* _REQUEST_: Starting with the line that contains "This captured scene", set down each line through the end of the entries below, exactly and with nothing added.
++++++++
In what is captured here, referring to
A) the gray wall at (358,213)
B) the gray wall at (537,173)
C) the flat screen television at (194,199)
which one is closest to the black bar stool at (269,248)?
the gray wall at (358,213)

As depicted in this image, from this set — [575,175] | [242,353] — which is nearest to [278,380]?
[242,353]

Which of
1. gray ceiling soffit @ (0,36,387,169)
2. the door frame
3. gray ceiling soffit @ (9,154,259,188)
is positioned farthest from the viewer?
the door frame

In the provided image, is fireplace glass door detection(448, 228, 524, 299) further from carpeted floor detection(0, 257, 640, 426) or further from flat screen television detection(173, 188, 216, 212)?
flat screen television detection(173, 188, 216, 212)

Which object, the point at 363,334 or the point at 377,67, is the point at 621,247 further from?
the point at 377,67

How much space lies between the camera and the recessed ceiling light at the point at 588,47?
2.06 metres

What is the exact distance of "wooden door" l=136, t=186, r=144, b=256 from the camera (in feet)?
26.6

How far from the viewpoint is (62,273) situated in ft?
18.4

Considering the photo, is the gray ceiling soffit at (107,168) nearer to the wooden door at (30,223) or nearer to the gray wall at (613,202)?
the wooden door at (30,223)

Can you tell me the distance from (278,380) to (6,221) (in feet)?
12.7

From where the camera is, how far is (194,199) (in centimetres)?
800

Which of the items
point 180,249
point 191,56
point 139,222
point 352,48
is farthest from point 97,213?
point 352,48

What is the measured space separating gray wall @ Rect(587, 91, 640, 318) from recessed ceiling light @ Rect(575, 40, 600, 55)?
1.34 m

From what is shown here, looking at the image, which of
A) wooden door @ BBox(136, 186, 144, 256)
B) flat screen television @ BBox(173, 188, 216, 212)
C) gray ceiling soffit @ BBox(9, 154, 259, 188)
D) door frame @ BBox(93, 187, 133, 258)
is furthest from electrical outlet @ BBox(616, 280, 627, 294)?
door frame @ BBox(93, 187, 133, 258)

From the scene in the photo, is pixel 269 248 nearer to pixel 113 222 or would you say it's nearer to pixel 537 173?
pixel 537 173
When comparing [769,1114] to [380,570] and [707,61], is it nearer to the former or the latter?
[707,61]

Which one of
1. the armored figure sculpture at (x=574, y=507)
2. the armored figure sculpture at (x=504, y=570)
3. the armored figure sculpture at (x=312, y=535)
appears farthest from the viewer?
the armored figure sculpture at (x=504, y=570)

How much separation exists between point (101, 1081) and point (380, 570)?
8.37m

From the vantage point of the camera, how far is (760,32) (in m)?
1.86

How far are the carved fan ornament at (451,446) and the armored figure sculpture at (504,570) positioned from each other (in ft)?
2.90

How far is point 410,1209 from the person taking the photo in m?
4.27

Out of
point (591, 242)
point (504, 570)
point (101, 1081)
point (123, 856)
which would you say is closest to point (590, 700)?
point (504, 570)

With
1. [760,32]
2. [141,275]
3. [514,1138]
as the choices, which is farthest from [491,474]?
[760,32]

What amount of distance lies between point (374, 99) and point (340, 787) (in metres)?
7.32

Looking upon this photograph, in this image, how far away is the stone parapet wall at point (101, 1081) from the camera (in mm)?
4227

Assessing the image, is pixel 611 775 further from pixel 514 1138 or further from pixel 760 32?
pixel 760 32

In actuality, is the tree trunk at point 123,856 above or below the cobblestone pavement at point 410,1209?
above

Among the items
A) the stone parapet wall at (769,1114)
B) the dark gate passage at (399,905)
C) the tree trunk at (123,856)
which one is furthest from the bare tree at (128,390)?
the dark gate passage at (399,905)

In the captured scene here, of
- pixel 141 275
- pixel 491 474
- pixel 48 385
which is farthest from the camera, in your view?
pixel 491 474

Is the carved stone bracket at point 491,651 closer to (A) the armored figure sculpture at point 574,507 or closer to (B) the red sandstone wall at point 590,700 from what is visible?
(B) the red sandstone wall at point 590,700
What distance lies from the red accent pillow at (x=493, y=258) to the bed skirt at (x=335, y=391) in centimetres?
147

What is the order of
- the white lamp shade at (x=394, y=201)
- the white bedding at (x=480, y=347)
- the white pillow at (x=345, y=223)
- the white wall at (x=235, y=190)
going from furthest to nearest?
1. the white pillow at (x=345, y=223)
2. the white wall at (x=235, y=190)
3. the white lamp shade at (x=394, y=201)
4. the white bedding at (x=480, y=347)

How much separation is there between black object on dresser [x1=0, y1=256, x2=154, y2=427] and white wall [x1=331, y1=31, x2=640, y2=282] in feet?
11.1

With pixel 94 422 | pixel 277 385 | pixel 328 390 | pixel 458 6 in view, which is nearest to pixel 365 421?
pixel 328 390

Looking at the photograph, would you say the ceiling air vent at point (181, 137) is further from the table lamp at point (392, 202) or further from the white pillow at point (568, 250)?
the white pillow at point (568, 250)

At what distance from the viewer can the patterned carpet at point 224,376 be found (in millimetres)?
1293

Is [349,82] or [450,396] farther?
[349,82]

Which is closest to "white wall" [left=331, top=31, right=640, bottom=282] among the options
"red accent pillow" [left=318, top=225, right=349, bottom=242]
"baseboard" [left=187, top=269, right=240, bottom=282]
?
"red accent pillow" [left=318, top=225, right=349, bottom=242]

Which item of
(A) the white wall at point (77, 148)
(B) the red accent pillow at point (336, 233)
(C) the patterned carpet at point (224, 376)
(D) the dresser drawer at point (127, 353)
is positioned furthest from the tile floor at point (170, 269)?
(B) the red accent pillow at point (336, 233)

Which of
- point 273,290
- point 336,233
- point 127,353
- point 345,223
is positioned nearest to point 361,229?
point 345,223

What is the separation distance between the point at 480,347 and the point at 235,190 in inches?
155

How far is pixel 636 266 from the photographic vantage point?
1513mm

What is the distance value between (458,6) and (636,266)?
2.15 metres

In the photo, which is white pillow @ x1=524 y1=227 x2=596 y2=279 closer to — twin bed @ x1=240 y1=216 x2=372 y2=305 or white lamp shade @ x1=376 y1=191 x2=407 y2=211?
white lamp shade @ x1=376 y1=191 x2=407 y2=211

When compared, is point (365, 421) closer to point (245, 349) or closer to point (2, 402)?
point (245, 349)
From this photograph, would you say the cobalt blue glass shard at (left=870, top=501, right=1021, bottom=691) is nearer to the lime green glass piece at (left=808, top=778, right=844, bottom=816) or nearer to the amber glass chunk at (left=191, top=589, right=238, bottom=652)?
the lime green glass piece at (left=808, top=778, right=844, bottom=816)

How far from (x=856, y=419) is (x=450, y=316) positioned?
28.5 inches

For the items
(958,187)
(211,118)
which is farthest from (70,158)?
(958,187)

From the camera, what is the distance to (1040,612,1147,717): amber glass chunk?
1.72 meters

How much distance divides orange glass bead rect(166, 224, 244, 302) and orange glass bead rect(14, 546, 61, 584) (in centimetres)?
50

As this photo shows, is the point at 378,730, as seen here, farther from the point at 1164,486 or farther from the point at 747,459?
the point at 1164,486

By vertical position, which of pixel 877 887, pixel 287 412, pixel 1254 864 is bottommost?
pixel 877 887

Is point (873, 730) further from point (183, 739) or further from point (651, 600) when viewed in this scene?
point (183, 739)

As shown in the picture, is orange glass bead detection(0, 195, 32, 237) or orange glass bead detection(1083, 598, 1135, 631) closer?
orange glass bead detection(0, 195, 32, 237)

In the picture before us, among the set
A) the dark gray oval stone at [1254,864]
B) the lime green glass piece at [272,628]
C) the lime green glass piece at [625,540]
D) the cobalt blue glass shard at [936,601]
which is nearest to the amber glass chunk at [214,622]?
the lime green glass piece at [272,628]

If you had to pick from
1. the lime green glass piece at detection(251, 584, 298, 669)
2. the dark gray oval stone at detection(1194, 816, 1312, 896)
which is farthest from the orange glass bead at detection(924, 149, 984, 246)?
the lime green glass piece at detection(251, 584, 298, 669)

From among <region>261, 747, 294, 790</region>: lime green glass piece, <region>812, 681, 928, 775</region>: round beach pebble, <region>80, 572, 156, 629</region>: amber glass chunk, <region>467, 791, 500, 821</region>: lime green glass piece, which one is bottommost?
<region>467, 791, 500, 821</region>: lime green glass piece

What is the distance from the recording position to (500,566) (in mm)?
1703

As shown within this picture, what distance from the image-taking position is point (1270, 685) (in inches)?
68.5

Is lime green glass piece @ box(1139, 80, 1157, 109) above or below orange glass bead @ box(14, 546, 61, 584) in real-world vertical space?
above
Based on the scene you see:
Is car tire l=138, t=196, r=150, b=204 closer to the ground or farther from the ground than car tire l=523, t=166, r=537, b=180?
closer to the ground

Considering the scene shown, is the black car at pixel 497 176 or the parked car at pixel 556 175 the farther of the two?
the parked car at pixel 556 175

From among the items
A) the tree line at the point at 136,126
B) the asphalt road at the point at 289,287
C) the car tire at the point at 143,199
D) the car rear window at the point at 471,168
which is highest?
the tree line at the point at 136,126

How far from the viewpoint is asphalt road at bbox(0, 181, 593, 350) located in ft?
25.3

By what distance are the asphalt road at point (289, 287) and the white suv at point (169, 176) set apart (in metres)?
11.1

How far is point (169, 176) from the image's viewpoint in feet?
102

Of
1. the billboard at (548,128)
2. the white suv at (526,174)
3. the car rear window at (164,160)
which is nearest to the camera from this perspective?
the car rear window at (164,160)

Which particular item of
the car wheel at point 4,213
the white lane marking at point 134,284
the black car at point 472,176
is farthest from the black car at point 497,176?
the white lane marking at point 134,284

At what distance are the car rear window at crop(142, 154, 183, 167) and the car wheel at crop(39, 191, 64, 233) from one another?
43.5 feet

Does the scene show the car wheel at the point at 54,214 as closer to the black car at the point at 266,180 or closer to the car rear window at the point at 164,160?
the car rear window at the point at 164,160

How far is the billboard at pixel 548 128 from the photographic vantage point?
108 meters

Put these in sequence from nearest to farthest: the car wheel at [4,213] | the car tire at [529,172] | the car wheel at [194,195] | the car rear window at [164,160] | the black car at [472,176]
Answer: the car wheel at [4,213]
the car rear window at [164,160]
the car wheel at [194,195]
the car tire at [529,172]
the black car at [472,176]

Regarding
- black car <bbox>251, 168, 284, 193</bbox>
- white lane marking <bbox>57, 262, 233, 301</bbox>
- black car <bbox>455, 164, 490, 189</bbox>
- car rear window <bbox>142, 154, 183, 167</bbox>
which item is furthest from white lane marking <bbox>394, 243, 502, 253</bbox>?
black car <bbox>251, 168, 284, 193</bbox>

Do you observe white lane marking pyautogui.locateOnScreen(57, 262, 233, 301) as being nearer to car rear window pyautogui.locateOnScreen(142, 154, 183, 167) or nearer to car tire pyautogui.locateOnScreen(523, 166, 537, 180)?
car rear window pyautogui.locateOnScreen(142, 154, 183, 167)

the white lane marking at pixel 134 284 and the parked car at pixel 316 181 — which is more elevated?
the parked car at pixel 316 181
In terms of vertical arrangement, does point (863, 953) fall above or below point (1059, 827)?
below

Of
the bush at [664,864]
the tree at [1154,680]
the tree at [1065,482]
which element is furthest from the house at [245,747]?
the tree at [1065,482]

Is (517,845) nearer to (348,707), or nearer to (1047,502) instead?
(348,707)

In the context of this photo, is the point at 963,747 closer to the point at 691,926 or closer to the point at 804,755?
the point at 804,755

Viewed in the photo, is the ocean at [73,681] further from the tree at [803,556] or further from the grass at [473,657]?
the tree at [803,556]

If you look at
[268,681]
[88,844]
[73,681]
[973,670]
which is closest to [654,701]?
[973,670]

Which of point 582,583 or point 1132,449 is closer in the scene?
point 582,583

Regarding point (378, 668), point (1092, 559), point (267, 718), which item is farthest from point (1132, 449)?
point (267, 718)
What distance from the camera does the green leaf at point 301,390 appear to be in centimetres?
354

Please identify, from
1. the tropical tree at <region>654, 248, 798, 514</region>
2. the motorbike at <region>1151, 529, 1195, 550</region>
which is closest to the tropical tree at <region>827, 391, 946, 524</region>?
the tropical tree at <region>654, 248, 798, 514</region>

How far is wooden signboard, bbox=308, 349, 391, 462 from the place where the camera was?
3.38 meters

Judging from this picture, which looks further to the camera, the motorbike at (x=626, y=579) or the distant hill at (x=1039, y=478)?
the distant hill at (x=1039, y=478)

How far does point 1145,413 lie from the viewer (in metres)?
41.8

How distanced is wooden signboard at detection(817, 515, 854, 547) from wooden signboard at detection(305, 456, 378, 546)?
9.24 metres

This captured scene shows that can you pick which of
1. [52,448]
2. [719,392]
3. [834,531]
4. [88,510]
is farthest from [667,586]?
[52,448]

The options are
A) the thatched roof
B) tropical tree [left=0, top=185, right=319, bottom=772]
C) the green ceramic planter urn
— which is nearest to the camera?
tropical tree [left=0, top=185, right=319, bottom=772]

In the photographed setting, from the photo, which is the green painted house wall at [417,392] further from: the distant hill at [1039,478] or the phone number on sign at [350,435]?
++++++++
* _TASK RESULT_:
This captured scene shows that can you pick which of
1. [52,448]
2. [719,392]
3. [834,531]
4. [88,510]
is farthest from [667,586]?
[52,448]

The options are
A) the thatched roof
B) tropical tree [left=0, top=185, right=319, bottom=772]
C) the green ceramic planter urn
— which is nearest to the camera?
tropical tree [left=0, top=185, right=319, bottom=772]

In the photographed setting, from the photo, which is the green painted house wall at [417,392] further from: the distant hill at [1039,478] or the phone number on sign at [350,435]?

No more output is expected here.